Want to see how well your workflow adheres to our standards? Try the Workflow Analyzer
Overall
- Name the workflow something meaningful.
- Provide a detailed description. For example:
This workflow takes a Talos blog post, conducts an investigation into it using Threat Response, and then puts the results in a casebook. If a Webex room name and bot token are provided, a message with the investigation's results will be sent.
Target Group: Default TargetGroup
Targets Used: CTR_For_Access_Token, CTR_API, Private_CTIA_Target, Webex Teams
Steps:
[] Fetch the blog post content and strip out any HTML
[] Request a Threat Response access token and inspect the blog post content for observables
[] Loop through each observable and get its Threat Response disposition
[] For observables that weren't clean, conduct Threat Response enrichment to get sightings
[] For modules with sightings, build the text to post to Webex
[] Create the SecureX casebook and, if a teams room is provided, post a message to Webex
- Be mindful of how you handle errors:
- If an error occurs that prevents a workflow from continuing, it’s best to use a
Completed
activity to fail the workflow and return a descriptive error. - If an error occurs that can be ignored, either make note of the error so you can inform someone at the end of the workflow or ignore it.
- If an error occurs that prevents a workflow from continuing, it’s best to use a
- Workflows should have a clear purpose and a user should be able to walk through a workflow and understand what it’s doing.

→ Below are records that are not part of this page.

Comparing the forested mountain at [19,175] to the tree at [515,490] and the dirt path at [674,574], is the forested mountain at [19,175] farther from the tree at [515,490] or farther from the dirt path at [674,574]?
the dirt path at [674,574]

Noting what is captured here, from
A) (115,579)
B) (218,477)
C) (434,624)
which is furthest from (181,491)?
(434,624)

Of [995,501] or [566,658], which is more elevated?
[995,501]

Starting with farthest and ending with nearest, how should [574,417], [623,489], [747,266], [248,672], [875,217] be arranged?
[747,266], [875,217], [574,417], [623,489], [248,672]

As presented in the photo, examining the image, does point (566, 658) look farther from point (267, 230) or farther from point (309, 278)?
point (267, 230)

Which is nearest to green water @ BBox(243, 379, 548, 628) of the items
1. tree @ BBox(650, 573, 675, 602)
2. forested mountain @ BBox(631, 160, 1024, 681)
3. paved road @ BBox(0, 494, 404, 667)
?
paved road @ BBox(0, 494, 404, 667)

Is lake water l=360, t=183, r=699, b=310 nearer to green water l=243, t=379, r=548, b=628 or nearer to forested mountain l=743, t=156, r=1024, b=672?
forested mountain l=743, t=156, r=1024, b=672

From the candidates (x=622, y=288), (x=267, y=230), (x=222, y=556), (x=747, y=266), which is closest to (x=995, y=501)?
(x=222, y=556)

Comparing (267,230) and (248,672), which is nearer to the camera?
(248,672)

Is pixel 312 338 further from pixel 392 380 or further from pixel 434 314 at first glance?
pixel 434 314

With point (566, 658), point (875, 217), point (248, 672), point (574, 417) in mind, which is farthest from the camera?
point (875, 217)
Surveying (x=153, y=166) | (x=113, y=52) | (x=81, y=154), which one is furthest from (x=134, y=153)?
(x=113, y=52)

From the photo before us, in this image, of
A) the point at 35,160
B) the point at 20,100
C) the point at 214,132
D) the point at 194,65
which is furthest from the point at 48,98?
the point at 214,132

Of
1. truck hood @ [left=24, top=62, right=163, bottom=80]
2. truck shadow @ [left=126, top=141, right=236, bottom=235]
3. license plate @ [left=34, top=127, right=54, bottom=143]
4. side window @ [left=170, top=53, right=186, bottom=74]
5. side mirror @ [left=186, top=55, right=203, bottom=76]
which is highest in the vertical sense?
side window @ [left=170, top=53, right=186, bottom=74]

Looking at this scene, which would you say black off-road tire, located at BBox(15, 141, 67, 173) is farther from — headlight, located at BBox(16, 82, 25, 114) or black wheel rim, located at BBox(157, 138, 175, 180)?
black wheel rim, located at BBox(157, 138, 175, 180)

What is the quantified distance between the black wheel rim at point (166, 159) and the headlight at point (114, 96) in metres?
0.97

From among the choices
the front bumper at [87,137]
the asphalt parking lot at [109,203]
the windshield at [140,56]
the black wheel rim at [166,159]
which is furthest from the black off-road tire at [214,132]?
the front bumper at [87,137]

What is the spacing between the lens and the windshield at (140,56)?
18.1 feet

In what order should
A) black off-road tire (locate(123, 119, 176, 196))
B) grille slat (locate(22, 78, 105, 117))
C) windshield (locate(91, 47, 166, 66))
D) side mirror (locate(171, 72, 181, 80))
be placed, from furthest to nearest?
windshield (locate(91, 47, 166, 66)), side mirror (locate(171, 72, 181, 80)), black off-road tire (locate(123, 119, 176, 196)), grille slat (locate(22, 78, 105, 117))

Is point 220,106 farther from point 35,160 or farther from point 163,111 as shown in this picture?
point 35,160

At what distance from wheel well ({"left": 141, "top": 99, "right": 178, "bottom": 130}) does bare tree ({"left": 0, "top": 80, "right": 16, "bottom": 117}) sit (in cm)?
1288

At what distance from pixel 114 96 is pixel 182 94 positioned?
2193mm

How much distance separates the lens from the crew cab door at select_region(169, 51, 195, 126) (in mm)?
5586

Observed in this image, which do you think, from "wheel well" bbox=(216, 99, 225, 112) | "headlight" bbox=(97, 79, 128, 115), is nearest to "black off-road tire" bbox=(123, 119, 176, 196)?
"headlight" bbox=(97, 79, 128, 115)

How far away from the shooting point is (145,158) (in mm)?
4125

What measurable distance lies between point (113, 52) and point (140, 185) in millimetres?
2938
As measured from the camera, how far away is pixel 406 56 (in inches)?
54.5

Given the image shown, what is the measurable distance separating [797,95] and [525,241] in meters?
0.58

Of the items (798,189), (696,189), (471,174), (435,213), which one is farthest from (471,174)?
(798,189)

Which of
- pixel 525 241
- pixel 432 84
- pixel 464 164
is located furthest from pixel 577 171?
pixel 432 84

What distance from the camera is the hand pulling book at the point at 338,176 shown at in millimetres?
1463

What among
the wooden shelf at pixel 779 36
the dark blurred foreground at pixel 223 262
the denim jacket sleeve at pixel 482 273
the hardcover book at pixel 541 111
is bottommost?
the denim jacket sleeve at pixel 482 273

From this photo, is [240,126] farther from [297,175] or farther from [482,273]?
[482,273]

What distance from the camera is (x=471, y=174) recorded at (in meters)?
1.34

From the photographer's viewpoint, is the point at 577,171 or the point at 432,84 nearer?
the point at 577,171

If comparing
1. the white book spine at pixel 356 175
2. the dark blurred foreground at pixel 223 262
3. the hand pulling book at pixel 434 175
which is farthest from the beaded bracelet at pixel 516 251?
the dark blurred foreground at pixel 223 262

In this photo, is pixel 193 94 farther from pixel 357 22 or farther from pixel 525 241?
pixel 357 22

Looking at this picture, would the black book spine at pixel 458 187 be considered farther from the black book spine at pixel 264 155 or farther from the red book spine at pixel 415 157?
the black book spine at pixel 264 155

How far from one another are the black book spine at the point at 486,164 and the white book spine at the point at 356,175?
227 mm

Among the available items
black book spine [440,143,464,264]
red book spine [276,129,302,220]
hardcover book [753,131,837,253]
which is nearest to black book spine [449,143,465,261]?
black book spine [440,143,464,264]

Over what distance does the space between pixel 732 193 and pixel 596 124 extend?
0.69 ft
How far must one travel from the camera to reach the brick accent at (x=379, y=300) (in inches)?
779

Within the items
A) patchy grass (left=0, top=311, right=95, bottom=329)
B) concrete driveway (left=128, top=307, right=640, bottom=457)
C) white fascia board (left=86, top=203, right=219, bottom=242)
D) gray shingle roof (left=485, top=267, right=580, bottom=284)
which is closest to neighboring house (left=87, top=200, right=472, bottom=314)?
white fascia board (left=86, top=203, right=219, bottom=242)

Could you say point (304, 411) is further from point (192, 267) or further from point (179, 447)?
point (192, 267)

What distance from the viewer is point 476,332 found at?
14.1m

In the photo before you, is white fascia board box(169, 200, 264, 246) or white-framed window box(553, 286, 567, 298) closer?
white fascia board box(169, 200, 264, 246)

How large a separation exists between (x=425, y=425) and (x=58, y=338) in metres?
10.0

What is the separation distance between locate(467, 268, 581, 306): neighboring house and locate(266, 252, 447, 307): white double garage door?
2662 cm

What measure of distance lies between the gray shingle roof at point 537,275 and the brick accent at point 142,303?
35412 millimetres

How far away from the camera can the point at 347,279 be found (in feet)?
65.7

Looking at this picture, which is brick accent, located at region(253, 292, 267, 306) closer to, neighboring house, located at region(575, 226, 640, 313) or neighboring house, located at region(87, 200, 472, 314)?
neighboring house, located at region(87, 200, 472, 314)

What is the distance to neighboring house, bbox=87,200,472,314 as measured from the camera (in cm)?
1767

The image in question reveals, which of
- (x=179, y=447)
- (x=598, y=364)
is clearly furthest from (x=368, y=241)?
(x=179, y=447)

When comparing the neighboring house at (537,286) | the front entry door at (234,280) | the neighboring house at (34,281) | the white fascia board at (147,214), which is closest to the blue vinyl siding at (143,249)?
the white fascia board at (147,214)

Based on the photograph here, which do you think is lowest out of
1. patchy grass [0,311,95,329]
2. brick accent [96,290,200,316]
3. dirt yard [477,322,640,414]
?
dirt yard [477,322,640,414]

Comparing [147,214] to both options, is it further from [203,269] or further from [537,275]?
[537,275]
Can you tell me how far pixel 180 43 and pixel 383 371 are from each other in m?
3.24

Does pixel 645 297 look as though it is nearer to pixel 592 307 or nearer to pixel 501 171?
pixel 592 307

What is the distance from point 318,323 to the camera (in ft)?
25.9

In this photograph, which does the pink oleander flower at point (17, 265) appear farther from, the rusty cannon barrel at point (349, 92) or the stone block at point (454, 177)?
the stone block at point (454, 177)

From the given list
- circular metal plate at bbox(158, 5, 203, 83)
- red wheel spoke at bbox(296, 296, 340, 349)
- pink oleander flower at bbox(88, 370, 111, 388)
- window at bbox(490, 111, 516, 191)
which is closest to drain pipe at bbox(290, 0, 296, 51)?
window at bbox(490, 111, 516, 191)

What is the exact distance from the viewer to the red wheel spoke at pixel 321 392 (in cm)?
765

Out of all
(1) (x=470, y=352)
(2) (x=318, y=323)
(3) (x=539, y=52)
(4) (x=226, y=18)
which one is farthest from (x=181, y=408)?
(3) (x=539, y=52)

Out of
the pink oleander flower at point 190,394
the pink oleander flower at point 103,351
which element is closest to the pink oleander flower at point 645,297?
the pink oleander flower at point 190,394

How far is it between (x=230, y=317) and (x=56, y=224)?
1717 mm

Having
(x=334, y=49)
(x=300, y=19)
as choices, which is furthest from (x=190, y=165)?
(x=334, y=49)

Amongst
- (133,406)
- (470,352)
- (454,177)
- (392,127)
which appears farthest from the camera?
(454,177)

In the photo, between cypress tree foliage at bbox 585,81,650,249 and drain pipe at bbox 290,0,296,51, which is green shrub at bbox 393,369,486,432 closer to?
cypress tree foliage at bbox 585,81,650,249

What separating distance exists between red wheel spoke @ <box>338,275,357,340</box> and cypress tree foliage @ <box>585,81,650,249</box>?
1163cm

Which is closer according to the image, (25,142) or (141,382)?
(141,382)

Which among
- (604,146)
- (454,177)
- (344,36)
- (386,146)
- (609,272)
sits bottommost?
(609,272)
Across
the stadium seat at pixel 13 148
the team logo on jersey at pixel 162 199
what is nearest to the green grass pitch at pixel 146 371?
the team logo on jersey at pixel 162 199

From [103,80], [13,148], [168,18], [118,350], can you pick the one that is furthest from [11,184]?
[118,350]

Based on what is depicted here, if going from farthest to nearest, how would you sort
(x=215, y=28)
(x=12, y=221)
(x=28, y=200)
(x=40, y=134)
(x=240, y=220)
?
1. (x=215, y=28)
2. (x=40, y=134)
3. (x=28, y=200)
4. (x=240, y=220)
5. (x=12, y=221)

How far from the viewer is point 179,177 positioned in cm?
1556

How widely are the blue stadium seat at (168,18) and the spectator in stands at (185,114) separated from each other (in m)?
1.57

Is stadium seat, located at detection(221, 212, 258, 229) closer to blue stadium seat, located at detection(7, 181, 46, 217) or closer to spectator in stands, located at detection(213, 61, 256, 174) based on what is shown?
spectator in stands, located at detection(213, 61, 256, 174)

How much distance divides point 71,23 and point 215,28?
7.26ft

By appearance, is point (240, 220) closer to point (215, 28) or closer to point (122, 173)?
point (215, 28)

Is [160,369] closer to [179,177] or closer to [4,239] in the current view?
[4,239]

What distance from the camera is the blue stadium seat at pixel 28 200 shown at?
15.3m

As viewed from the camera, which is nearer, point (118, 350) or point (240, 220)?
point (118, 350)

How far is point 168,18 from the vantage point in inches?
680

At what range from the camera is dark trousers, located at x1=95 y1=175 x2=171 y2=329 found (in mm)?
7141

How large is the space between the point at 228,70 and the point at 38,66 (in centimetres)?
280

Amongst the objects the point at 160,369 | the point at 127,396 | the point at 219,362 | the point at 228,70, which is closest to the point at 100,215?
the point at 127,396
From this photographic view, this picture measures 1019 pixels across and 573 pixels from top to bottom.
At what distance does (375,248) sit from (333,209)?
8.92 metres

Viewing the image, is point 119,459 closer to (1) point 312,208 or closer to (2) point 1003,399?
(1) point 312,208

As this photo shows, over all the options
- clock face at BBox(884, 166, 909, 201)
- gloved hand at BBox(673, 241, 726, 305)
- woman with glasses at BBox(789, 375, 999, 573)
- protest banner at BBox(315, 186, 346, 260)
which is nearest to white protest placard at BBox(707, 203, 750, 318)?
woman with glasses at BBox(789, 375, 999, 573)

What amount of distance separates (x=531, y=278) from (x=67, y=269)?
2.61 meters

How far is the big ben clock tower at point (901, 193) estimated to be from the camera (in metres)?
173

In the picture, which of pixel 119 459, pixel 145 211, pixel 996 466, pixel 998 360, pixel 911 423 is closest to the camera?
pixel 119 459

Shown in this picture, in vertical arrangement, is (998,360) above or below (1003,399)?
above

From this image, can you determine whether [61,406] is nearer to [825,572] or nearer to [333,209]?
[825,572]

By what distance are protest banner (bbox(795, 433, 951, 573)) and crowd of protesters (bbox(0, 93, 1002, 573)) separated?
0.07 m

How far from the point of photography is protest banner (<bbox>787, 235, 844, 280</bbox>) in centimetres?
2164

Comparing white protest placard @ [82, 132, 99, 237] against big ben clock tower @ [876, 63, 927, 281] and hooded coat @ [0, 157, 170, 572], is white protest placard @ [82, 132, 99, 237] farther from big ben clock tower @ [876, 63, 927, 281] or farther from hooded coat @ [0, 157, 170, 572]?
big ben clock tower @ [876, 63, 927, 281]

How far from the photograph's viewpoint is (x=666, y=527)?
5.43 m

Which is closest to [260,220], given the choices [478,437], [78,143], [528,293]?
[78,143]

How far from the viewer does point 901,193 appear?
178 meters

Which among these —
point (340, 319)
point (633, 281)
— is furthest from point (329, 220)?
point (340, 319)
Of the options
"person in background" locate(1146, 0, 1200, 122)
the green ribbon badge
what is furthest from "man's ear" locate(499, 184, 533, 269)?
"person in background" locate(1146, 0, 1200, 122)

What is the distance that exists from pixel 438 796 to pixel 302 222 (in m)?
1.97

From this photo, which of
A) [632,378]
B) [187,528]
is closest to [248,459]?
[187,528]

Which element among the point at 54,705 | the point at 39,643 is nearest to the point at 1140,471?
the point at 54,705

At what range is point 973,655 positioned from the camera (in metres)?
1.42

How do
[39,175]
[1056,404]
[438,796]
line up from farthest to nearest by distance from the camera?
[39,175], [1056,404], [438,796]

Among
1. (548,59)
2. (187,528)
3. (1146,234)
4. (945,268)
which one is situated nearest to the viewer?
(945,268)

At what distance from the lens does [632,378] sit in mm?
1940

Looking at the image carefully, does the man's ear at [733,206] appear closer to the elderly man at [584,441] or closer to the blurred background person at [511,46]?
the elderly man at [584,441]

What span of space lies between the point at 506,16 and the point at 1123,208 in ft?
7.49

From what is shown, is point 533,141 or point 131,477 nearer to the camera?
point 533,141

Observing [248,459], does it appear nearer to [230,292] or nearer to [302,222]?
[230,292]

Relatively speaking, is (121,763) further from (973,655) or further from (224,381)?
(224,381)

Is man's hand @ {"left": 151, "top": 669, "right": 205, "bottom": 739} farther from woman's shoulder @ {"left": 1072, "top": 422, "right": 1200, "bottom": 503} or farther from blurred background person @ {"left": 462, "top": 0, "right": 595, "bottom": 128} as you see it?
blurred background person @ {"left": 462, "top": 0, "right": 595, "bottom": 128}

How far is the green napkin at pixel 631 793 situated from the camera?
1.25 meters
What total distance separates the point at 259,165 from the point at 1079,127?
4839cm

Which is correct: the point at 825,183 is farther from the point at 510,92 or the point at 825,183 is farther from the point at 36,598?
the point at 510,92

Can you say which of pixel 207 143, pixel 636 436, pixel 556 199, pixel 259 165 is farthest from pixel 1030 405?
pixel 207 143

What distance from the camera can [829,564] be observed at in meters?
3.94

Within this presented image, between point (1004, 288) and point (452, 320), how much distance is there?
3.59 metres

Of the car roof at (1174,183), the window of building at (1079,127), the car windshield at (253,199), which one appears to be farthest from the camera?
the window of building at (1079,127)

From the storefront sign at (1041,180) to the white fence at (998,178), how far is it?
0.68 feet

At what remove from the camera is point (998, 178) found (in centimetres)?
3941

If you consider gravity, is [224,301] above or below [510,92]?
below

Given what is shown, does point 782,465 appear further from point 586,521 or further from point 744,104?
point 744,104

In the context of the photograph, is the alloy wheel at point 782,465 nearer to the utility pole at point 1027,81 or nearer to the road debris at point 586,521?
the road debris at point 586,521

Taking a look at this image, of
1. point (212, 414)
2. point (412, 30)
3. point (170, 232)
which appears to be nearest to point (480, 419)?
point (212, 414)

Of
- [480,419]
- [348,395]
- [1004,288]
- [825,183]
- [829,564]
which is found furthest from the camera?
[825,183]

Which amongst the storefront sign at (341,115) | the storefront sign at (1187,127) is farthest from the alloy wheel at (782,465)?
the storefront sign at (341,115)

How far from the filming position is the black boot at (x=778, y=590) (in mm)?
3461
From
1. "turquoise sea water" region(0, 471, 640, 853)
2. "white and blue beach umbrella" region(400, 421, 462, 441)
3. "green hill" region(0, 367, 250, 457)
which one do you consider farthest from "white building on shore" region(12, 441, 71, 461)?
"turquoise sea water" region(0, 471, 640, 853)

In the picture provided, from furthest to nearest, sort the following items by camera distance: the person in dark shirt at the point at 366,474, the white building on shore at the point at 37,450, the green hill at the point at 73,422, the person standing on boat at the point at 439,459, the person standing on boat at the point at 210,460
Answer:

Notes Specific to Working with Infrastructure
- Workflows should be predictable and make easily quantifiable changes to infrastructure. For example, if the workflow tries to add an object to a group and the group doesn’t exist, you may attempt to create that group. However, you should not attempt to create a different group as that’s not a predictable change.
- The user should always be able to understand in advance what a workflow is capable of changing in their infrastructure. Many large enterprises require change control or pre-approved standard changes and being able to explain the nature of potential changes is crucial.
Variables
- Give all of your variables (input, output, and local) meaningful names and descriptions. In our workflows, we typically use formal variable names like:
Variable Name
. Descriptions should include information about the variable’s purpose and useful hints about possible values. - Make input variables required if the workflow will fail to function if the variables are left blank.
- If a local variable is necessary for a workflow to function, check that is isn’t blank and fail the workflow if it is.
- For numeric variables, provide an appropriate default value.
- Use
Secure Strings
for sensitive values such as API keys, passwords, or other credentials that should be hidden from view. - When using date/time stamps, try to use the actual
Date Time
variable type where possible, especially for input and output variables. You can always use theFormat Date
andParse Date
activities to convert to/from strings.
Targets
- Workflows should use Target Groups where possible to make them more portable. See this page for more information.
Account Keys
- Workflows and their activities should use their targets’ default account keys whenever possible. As in, account keys should be defined as part of the target’s configuration. Overriding a target’s account keys within a workflow is uncommon.